Dans ce petit livre, achevé selon l'éditeur deux jours avant l'attentat jihadiste contre l'hebdomadaire satirique qui lui a coûté la vie, le directeur de Charlie déplore notamment que ceux qui luttent contre l'islamophobie minimisent «le danger raciste», car les musulmans sont plus souvent attaqués en qualité de «personne d'origine étrangère» qu'en tant que pratiquants d'une religion.

«Avoir peur de l'islam est sans doute crétin, absurde, et plein d'autres choses encore, mais ce n'est pas un délit», écrit le dessinateur dans sa «Lettre aux escrocs de l'islamophobie qui font le jeu des racistes».

Les journalistes de Charlie Hebdo avaient essuyé des menaces de mort répétées à la suite de la publication de caricatures du prophète Mahomet.

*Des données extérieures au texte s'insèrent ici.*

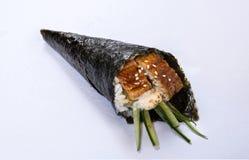 Petit pain grillé Temaki de main d'Unagi Images stock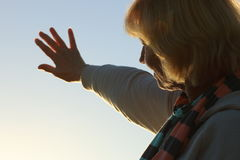 Senior woman reaching out to the sun Stock Photo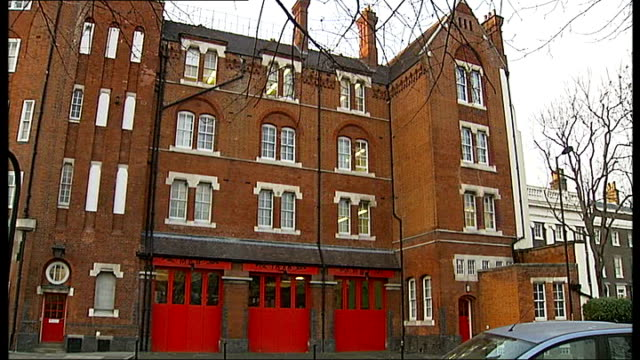 london fire brigade to cut 520 jobs england london southwark ext firefighters walking towards doors of fire station general view front of southwark... - brigade stock videos & royalty-free footage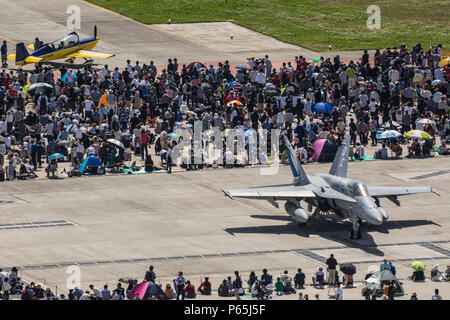 Japanese locals view static displays of F/A-18C/D, AV-8, MV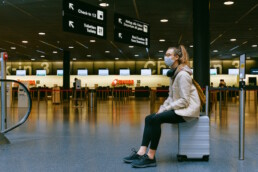 Woman wearing a mask sitting on luggage at an airport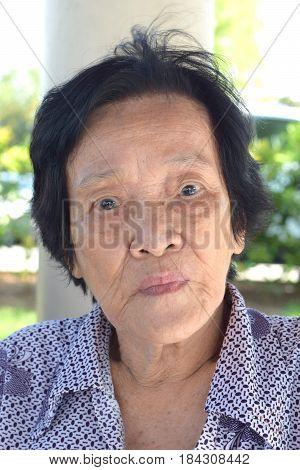 A sad looking elderly asian woman looking at camera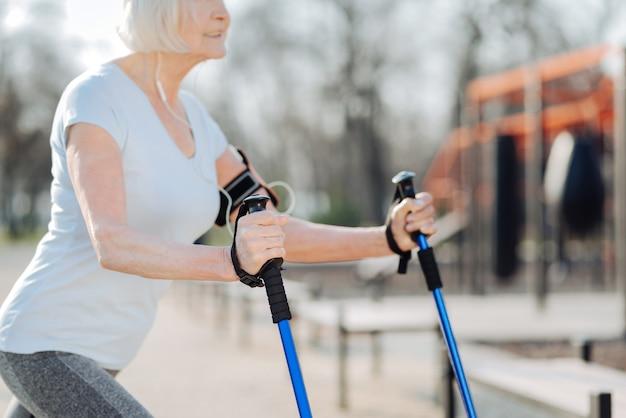 Мои костыли. счастливая белокурая женщина улыбается и использует костыли во время тренировки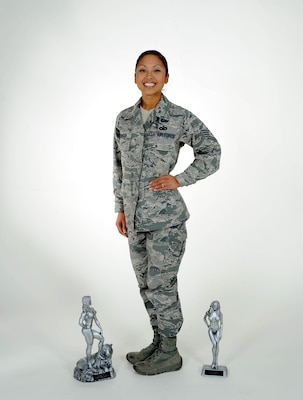 Tech. Sgt.  Dorothy Dingba, 67th Cyberspace Wing manpower analyst, poses with the trophies she won during the 34th annual Lackland Bodybuilding Classic, Nov. 8. (U.S. Air Force photo/ Senior Airman Lynsie Nichols)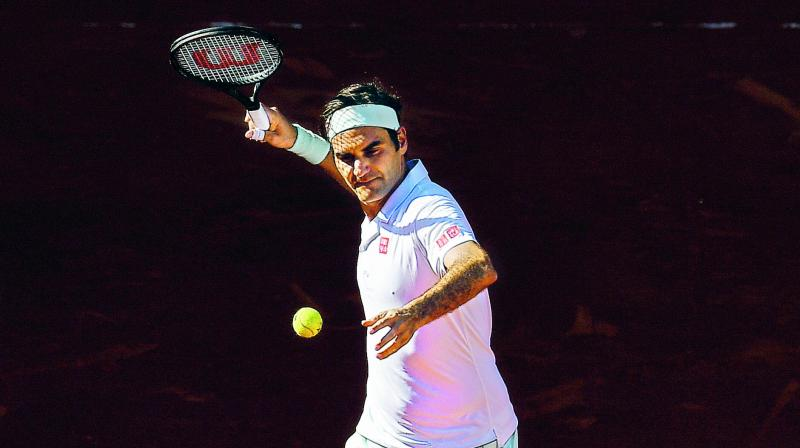 Roger Federer saved two match points to defeat Gael Monfils and reach the Madrid Open quarter-finals on Friday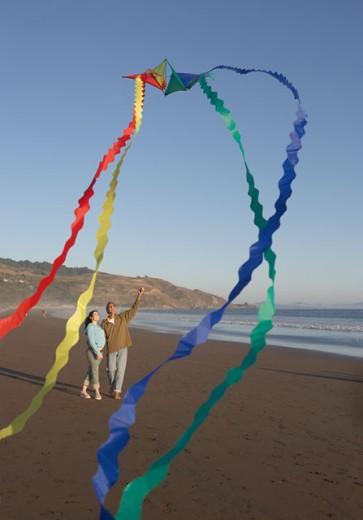Stock Photo: 1589R-16911 Couple flying kite at beach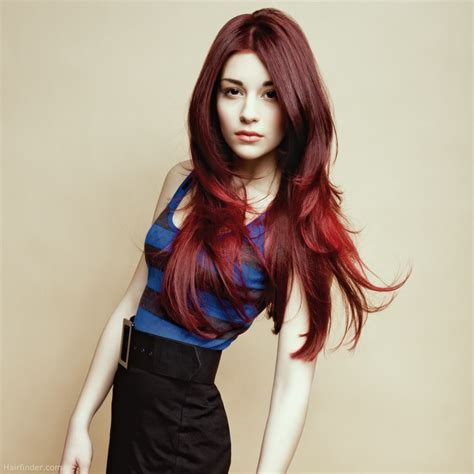hairstyle with dark color underneath and layered extra long and layered hairstyle with a dark red haircolor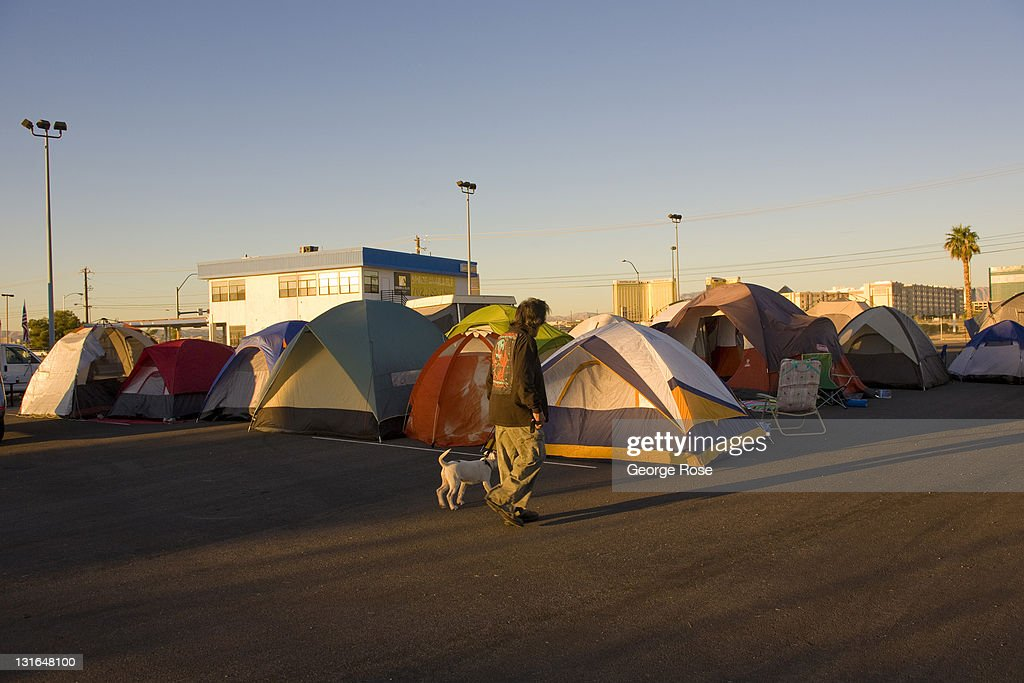 A man walks his dog past the tents at the Occupy Las Vegas camp on October 23, 2011 in Las Vegas, Nevada. Located a vacant lot across from the University of Nevada near McCarran International Airport, the turnout by protesters appeared on this day to be low.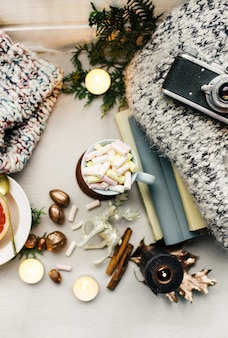 New year atmosphere and candle christmas toys with cup of coffee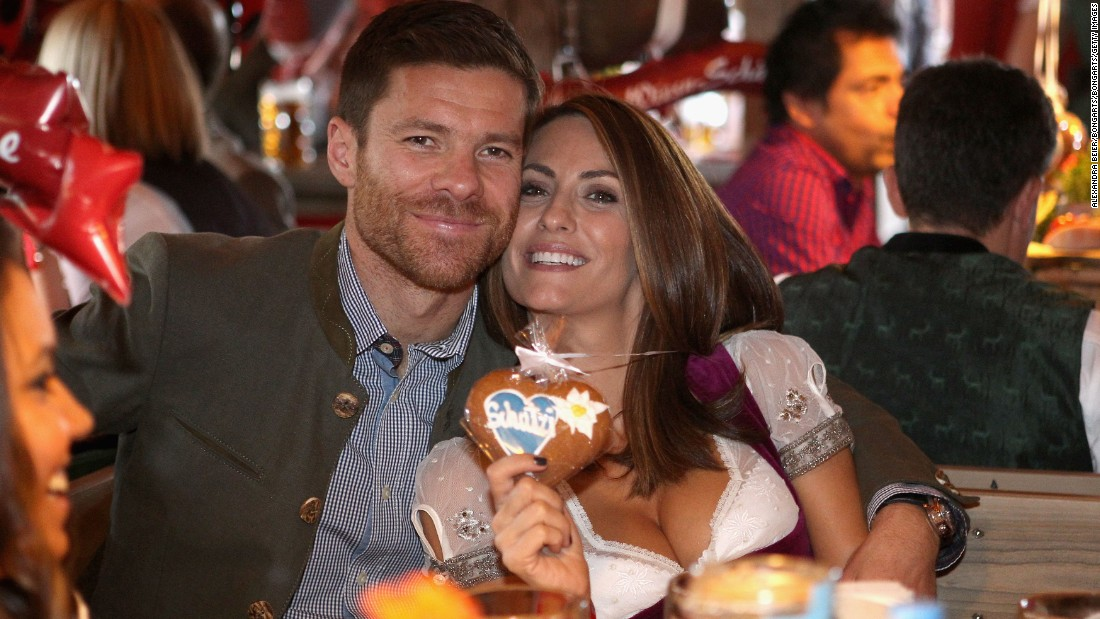 He's won the Champions League with both Liverpool and Real Madrid as well as league titles with the Spanish club and Bayern. The move to Bayern also gave the midfielder the opportunity to expand his wardrobe. The beaming Alonso is pictured with his wife Nagore Aramburo.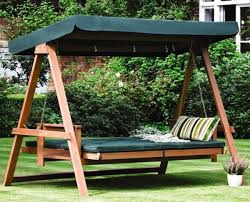 View in gallery Gorgeous green swing bed in the backyard with shade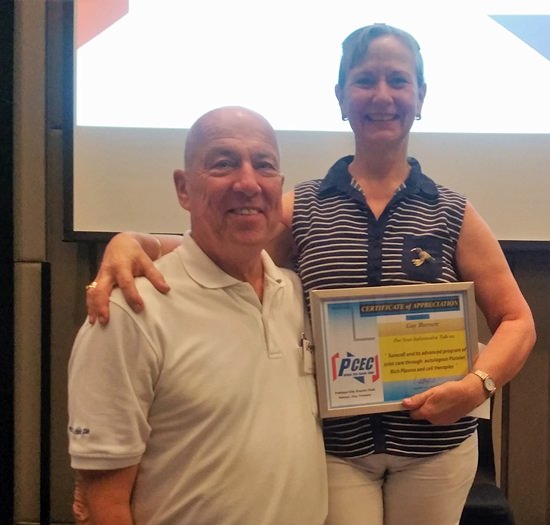 MC Roy Albiston presents Gay Burnett with the PCEC's Certificate of Appreciation for her presentation on back pain including how to avoid it and what to do if you have it.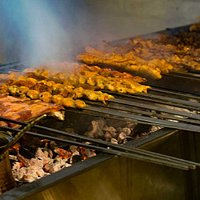 freshly prepared meat cooking over real charcoal grill.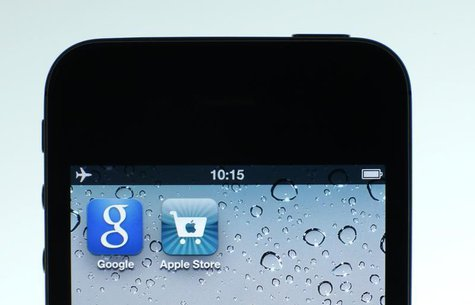 Google and Apple applications are seen on the display of IPhone in this photo illustration taken in Berlin, August 31, 2012. REUTERS/Pawel K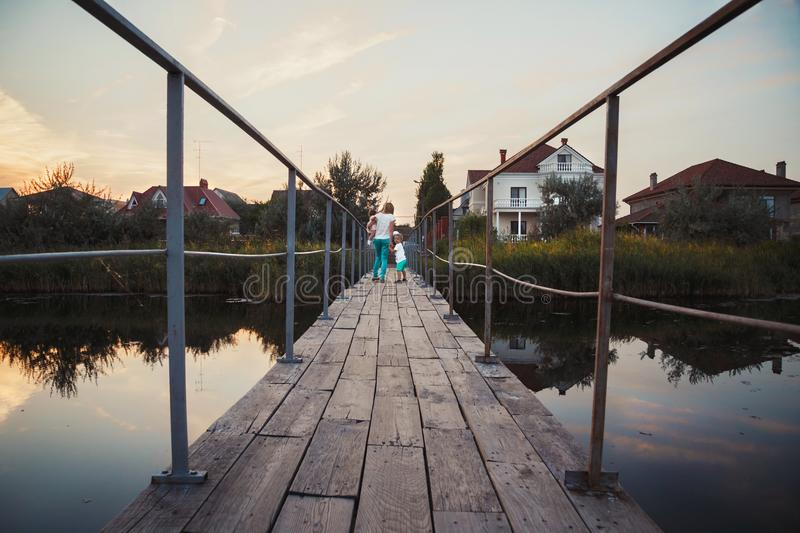 Young beautuful family at the bridge, father, mother and kids are going back home from outside.  royalty free stock images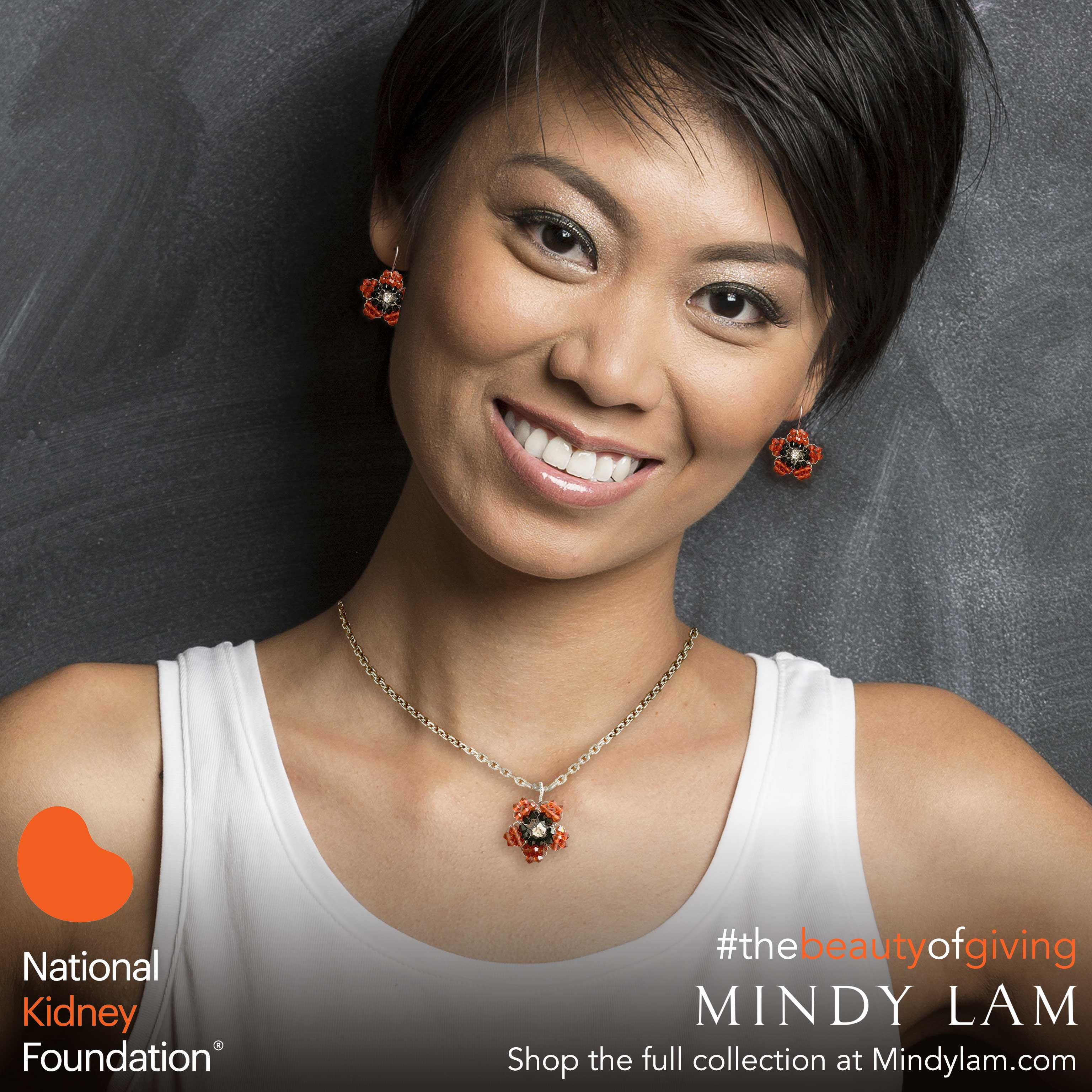 a woman with short dark hair and wearing a white tank top smiles at the camera, she is wearing a pair of orange earrings and an orange necklace designed by Mindy Lam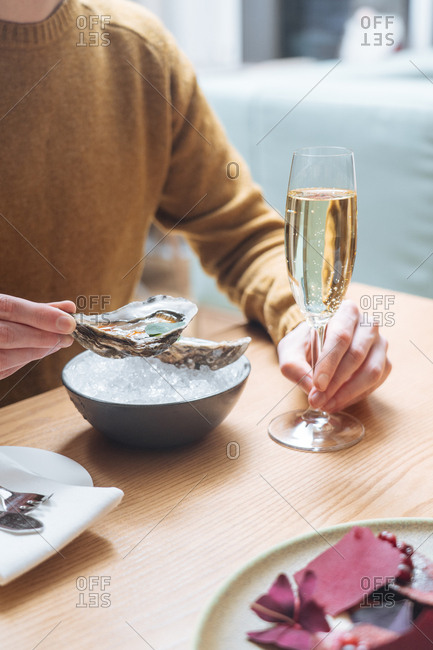 Man eating oysters and drinking champagne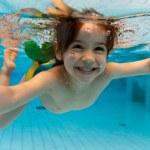 flicka leenden, simma under vatten i poolen — Stockfoto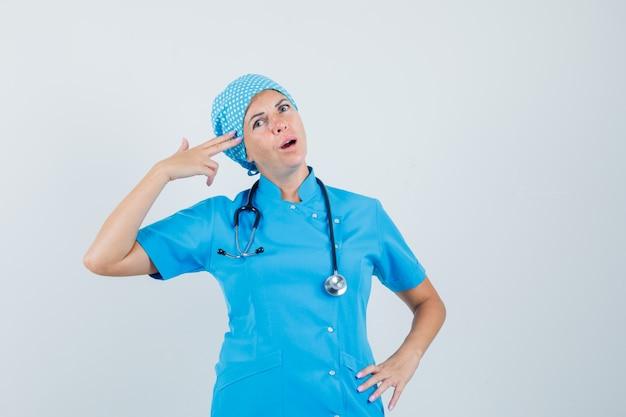 Vrouwelijke arts die zelfmoordgebaar in blauw uniform imiteert en er zelfverzekerd uitziet. vooraanzicht.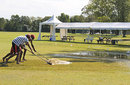 Groundsmen work to remove water from the ground, Canada v Kenya, 2nd ODI, King City, August 22, 2009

Charb faisait l'objet d'une protection policière depuis plusieurs années. En novembre 2011, les locaux de Charlie Hebdo avaient été détruits par un incendie criminel.

Le 7 janvier, les frères Chérif et Saïd Kouachi ont abattu douze personnes dans l'attaque contre le siège du journal.

Dans un style d'un humour acerbe, usant du ton familier qui est la marque de fabrique de Charlie Hebdo, Charb soutient que «le problème, ce n'est ni le Coran ni la Bible, romans soporifiques, incohérents et mal écrits, mais le fidèle qui lit le Coran ou la Bible comme on lit la notice d'une étagère Ikea», en pensant qu'«il faut tout bien faire comme c'est marqué sur le papier, sinon l'univers se pète la gueule».

Puisque «une religion n'existe pas sans croyants», il faut pouvoir se moquer des musulmans comme des adeptes des autres religions, soutient-il, fidèle à l'orientation résolument anticléricale de son journal.

Une balle par jour éloigne l'infidèle

Charb s'en prend au terme d'«islamophobie» qui n'est selon lui «pas seulement mal choisi», mais «dangereux» car détournant du véritable combat contre le racisme.

Il fustige les «militants communautaristes qui essaient d'imposer aux autorités judiciaires et politique la notion d'«islamophobie»» et qui «n'ont pas d'autre but que de pousser les victimes de racisme à s'affirmer musulmanes». «Trop de politiques jouent également contre la république en flattant le croyant supposé plutôt que le citoyen», accuse-t-il. «Le communautarisme, que tout le monde dénonce dans les discours, est encouragé dans les faits.»

Le terme d'islamophobie est l'objet d'une vive polémique en France: adopté par les associations musulmanes pour dénoncer les manifestations agressives ou discriminatoires frappant les croyants de cette religion, il est contesté par certains défenseurs de la laïcité qui revendiquent le droit de critiquer l'islam.

Charb moque aussi les injonctions des politiques et des religieux à «être responsable» dans la caricature. «Les censeurs n'en veulent pas du tout, de cette pute de liberté d'expression! Pas du tout. Mais ils ont raison de manifester leur barbare bêtise, puisque ça fonctionne. L'autocensure est en passe de devenir un art majeur en France», écrivait-il.

Dans un passage glaçant au vu du destin de l'auteur, celui-ci indique avoir trouvé en 2013 son nom et sa photographie (prise selon lui dans les locaux où il sera assassiné) dans Inspire, le magazine d'Al Qaeda dans la Péninsule Arabique, qui listait onze personnalités «accusées de «crimes contre l'Islam» et recherchées «mortes ou vives»».

«L'habile montage est titré YES WE CAN et en-dessous on peut lire: «A bullet a day keeps the infidel away» (Une balle par jour éloigne l'infidèle).»